フロードはティムのスマホを見ながら、気恥ずかしそうに笑った。妻と仲がいいのは知られているが、人前でそれをさらけ出すのはいささか抵抗があった。フロードは出来るだけクールに振る舞おうと、スマホに映るカホに話しかけた。
「カホ、問題ないか?」
「問題ないかと言われても、なにがなんだか……」わからないだろう、そりゃそうだ。
「詳しい話はホワイトから聞いてくれ、すぐ帰るから」
フロードは、溢れ出る笑みを抑えていた。ティムが横でニヤニヤしている。
「パパー? 早く帰って来てー」
不意打ちに、娘が画面に割り込んできた。これには流石にフロードも笑みをこらえきれなかった。
「ふふ、すぐ帰るよ」フロードの顔は緩み切った。
ティムはそれを見て吹き出した。フロードはティムの脇腹を小突き、それによってティムはさらに笑い出した。
「折れた腕より、腹がいてぇ」フロードの小突きが痛いわけではない。笑いすぎで腹がよじれたのである。
画面はまたホワイトに変わった。化粧がひどいことになっている。涙を拭ったせいだろう。
「フロード、ティム……帰ってきてください。もうこっちは夜中ですが、署員を叩き起こして祝勝会でもしましょう。なにせ、もう地球人に怯えることはないのですから」
フロードもティムも、自分の感情にとらわれ、忘れていた。シャイニングを倒すという事は、地球人がセカイトメントを襲わなくなる。
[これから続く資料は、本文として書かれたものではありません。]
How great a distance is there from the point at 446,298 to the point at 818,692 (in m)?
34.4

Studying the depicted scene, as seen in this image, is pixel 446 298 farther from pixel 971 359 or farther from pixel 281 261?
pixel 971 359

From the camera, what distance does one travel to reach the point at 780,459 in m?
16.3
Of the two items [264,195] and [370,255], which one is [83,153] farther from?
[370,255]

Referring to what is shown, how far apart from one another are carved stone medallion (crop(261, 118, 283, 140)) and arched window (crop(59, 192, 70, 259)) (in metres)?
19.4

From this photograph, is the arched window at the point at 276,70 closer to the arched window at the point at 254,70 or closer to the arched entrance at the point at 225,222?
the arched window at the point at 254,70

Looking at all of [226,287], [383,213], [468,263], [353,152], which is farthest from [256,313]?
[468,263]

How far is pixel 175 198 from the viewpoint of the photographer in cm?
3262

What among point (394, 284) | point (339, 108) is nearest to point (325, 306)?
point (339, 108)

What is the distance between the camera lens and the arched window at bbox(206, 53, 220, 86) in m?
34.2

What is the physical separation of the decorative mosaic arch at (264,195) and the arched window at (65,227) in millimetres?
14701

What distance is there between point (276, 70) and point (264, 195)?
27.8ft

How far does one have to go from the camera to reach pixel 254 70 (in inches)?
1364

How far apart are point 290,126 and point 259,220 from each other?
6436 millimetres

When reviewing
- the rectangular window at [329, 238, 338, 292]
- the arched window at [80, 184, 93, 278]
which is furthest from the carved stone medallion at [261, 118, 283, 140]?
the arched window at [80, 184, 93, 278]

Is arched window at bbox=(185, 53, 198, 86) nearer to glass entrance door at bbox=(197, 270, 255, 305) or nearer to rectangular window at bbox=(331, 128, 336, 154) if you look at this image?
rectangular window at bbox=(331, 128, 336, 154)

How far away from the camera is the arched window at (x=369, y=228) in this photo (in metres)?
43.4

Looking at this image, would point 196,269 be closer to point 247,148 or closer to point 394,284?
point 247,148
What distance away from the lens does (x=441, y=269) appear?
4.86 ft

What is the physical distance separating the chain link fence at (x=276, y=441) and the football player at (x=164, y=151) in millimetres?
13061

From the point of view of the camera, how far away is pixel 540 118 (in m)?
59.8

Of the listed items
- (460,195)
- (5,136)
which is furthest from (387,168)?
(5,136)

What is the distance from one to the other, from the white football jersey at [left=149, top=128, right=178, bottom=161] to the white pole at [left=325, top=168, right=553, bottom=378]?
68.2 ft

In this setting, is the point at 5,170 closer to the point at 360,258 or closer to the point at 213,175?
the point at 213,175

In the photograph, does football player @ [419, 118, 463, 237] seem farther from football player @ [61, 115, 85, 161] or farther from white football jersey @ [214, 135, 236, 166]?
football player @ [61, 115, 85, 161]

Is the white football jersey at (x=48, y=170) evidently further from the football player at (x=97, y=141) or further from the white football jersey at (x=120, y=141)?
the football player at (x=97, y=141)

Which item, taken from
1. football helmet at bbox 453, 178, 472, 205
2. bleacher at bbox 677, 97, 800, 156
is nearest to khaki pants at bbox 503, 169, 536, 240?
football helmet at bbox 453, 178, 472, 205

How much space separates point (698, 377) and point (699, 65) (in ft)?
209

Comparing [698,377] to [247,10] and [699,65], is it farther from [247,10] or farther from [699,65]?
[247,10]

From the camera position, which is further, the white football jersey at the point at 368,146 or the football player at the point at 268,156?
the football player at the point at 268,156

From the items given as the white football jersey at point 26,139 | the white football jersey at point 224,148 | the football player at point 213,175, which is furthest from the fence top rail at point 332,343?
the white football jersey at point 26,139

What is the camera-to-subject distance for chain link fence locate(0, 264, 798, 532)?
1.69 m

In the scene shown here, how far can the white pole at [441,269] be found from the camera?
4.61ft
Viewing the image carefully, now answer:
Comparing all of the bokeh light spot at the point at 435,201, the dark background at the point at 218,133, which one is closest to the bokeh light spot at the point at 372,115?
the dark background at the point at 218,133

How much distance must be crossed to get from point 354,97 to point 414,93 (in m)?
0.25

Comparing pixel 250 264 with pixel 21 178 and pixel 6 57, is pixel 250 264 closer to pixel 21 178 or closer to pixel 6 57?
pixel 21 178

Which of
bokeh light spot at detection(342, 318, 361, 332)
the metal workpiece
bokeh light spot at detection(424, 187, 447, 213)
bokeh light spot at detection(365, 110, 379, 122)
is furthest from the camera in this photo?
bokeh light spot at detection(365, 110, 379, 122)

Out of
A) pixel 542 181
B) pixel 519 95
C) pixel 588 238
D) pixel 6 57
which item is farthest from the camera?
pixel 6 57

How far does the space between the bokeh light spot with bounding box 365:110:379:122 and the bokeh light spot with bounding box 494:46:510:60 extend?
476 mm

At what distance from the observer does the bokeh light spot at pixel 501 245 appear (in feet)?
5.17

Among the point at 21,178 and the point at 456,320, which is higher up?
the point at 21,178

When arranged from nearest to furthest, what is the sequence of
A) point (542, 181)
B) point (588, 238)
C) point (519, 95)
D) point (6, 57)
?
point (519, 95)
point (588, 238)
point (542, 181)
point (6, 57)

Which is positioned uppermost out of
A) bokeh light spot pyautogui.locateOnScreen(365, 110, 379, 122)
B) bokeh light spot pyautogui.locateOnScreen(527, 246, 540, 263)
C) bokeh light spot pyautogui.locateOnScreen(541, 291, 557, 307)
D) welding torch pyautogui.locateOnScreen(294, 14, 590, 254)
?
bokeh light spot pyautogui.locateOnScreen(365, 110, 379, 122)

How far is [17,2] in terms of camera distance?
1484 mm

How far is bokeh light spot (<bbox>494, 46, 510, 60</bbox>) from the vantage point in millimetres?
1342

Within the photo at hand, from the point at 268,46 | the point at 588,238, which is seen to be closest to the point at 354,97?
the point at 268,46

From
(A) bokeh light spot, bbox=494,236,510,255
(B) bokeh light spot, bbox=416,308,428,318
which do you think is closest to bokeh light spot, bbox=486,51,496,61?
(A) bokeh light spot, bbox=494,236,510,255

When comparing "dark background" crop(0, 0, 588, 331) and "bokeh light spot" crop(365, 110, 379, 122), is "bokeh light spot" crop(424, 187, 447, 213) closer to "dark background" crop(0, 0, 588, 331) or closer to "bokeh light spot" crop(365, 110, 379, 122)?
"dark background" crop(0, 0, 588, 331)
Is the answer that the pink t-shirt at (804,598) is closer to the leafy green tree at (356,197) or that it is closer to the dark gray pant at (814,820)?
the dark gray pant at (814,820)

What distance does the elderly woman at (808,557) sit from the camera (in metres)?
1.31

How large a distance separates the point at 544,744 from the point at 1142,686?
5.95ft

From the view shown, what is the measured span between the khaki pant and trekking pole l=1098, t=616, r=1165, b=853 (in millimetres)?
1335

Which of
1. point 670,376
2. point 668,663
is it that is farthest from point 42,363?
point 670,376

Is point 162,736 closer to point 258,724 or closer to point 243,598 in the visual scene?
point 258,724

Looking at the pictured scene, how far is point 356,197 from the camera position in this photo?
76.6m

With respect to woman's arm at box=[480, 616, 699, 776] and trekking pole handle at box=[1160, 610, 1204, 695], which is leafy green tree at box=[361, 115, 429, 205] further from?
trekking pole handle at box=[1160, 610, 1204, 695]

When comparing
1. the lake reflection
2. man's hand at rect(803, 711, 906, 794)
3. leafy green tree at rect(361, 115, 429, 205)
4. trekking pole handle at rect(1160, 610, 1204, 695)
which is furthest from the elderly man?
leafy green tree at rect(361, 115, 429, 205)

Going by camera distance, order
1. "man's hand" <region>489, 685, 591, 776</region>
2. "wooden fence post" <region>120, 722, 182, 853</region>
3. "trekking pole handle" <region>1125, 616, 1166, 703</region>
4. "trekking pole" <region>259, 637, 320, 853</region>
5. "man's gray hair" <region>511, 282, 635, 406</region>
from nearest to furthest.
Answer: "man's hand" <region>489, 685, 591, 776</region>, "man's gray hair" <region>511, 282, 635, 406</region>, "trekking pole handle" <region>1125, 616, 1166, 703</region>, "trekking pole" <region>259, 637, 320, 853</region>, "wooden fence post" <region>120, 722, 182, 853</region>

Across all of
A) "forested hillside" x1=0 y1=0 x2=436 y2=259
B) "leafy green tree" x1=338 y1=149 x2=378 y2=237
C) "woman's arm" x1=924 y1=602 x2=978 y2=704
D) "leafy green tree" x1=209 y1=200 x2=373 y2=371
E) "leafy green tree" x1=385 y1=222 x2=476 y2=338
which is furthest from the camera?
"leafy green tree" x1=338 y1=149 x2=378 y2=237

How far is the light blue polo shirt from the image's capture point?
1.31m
つまり、セカイトメントに平和をもたらすという事なのだ。まさに、歴史に残る偉業だ。
「おっと、俺たち帰ったら英雄じゃね? いいねぇ!」
「あまり目立ちたくは無いがな」フロードは本心だ。
「ティムの拠点にも伝えておきますね。みんな臨戦態勢のままですから」ホワイトはそういうと、通信を切った。
ティムはフロードの肩に手を回したまま、
「よし、テレポートするぞ」と宣言し、実行した。